For a quarter of a century Sir Horace Edmund Avory has been "The Hanging Judge" to terrified British criminals who also called him "Acid Drop." Scrawny-necked, thin-lipped, slit-eyed and fearsome on his high bench in Old Bailey, Sir Horace sent to the gallows a yearly grist of sordid British murderers and that misguided Irish patriot Sir Roger Casement. The Acid Drop also corroded Clarence Hatry, greatest of British swindlers, whose gigantic frauds unsettled confidence in The City and hastened Depression (TIME, Oct. 21, 1929). Last week Super-Swindler Hatry sat in a cell from which he may emerge in 1944, and the shriveled 83-year-old form of the Acid Drop lay in its grave. Indomitable to the last, Mr. Justice Avory had gone for a chill walk during his Whitsuntide holiday. That night an old friend, the Lord Chief Justice of England, Baron Hewart, called and as a precaution ordered two hot water bottles and personally tucked the Hanging Judge into bed. Sometime during the night he rolled off onto the floor, was found next morning entangled in a snarl of sheets and blankets, dead of heart failure and pernicious anemia.
At this coming of Death to one who had summoned Death so often, Baron Hewart gave vent to a grief Homeric. "His place can never be filled!" cried the Lord Chief Justice of England. "He will have no successor.
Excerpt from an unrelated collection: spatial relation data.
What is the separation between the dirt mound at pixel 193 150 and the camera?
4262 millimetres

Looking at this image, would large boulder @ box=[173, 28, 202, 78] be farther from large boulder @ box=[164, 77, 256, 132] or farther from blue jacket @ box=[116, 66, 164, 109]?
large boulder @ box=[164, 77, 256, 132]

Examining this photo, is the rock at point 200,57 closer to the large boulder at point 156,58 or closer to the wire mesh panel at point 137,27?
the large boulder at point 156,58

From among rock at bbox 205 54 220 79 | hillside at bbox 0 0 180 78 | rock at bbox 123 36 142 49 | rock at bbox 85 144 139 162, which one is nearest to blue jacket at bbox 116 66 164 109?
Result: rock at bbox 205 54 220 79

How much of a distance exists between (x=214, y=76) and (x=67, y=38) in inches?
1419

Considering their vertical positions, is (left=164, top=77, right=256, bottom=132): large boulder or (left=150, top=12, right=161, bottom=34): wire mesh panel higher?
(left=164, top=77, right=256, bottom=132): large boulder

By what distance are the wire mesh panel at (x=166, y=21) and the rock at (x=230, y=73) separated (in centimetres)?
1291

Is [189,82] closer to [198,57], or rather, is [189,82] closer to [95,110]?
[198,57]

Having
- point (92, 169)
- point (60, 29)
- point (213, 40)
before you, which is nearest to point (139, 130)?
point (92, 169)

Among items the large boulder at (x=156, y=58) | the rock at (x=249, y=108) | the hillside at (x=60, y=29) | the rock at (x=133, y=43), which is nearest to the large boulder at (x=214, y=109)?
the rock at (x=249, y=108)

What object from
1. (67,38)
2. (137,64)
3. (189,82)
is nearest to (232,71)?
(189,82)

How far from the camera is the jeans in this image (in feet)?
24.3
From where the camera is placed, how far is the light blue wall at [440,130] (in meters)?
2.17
To the English Bench it is a sad and irreparable loss, but to me it is a devastating shock! . . I am almost too overcome with tears to speak. . . . No sweeter spirit ever adorned the earth."
Famed for his "definitions," always good for a titter in Old Bailey, was the late, great Acid Drop. His definition of a lunatic: "A lunatic sometimes thinks he is the Lord Chancellor; sometimes he thinks he is a fried egg and cannot sit down except on a piece of toast."
Old Bailey's Hanging Judge was also believed last week to be the only one of His Majesty's judges who ever employed judicially that tart expression: "The answer is a lemon!"